WHAT IS EXPECTED. Everything from the line that holds "How far away" through the end of the data below should be output exactly, both ends included.

RECORDS FOR THE TASK.
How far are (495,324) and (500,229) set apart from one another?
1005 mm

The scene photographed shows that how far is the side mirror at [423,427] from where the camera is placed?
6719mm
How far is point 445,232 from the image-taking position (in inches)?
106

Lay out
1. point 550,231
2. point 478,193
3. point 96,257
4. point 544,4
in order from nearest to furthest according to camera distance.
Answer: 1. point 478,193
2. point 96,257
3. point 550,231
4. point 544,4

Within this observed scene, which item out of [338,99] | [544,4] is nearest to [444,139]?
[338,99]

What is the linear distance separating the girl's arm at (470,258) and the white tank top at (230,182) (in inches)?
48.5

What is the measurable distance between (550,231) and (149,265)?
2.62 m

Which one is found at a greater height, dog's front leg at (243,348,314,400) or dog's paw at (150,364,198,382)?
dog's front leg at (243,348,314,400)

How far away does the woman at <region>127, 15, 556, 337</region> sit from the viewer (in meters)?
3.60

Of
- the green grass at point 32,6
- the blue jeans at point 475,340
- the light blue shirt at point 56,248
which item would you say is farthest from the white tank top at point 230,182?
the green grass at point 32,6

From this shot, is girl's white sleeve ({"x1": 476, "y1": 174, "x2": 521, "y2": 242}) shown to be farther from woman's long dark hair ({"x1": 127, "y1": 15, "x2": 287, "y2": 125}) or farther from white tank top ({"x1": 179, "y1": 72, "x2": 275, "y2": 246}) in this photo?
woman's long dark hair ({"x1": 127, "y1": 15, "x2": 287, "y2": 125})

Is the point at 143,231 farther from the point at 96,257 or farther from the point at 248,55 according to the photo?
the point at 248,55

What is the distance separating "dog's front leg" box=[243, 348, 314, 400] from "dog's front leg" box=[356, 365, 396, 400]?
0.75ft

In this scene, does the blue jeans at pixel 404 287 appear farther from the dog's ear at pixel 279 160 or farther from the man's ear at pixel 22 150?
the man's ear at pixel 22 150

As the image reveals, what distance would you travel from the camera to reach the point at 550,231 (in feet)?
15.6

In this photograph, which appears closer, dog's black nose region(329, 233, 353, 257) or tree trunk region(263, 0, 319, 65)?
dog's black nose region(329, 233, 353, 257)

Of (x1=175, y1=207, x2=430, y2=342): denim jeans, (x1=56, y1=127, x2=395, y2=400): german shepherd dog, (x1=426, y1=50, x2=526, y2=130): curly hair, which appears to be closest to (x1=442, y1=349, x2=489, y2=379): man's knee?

FULL SOLUTION.
How far away does the woman at <region>127, 15, 556, 337</region> sit from the viewer (in meters)?
3.60

Of
- the green grass at point 32,6
- the blue jeans at point 475,340
- the light blue shirt at point 56,248
which item would you say is farthest from the white tank top at point 230,182?
the green grass at point 32,6

From this shot, is girl's white sleeve ({"x1": 476, "y1": 174, "x2": 521, "y2": 242}) shown to be farther from woman's long dark hair ({"x1": 127, "y1": 15, "x2": 287, "y2": 125}) or farther from white tank top ({"x1": 179, "y1": 72, "x2": 275, "y2": 246}) in this photo?
woman's long dark hair ({"x1": 127, "y1": 15, "x2": 287, "y2": 125})

Is the point at 143,231 farther from the point at 96,257 or farther from the point at 248,55 according to the photo?
the point at 248,55

What is the distance separating "dog's front leg" box=[243, 348, 314, 400] from "dog's front leg" box=[356, 365, 396, 400]?
0.75ft

In this scene, does the blue jeans at pixel 404 287 appear farther from the dog's ear at pixel 279 160 or farther from the man's ear at pixel 22 150?
the man's ear at pixel 22 150

As the image reveals, what distance would you travel from the camera to reach the point at 550,231 (in feet)?
15.6

In this photograph, which appears closer, dog's black nose region(329, 233, 353, 257) or tree trunk region(263, 0, 319, 65)?
dog's black nose region(329, 233, 353, 257)

Of (x1=175, y1=207, x2=430, y2=342): denim jeans, (x1=56, y1=127, x2=395, y2=400): german shepherd dog, (x1=426, y1=50, x2=526, y2=130): curly hair, which appears to be closest to (x1=442, y1=349, x2=489, y2=379): man's knee?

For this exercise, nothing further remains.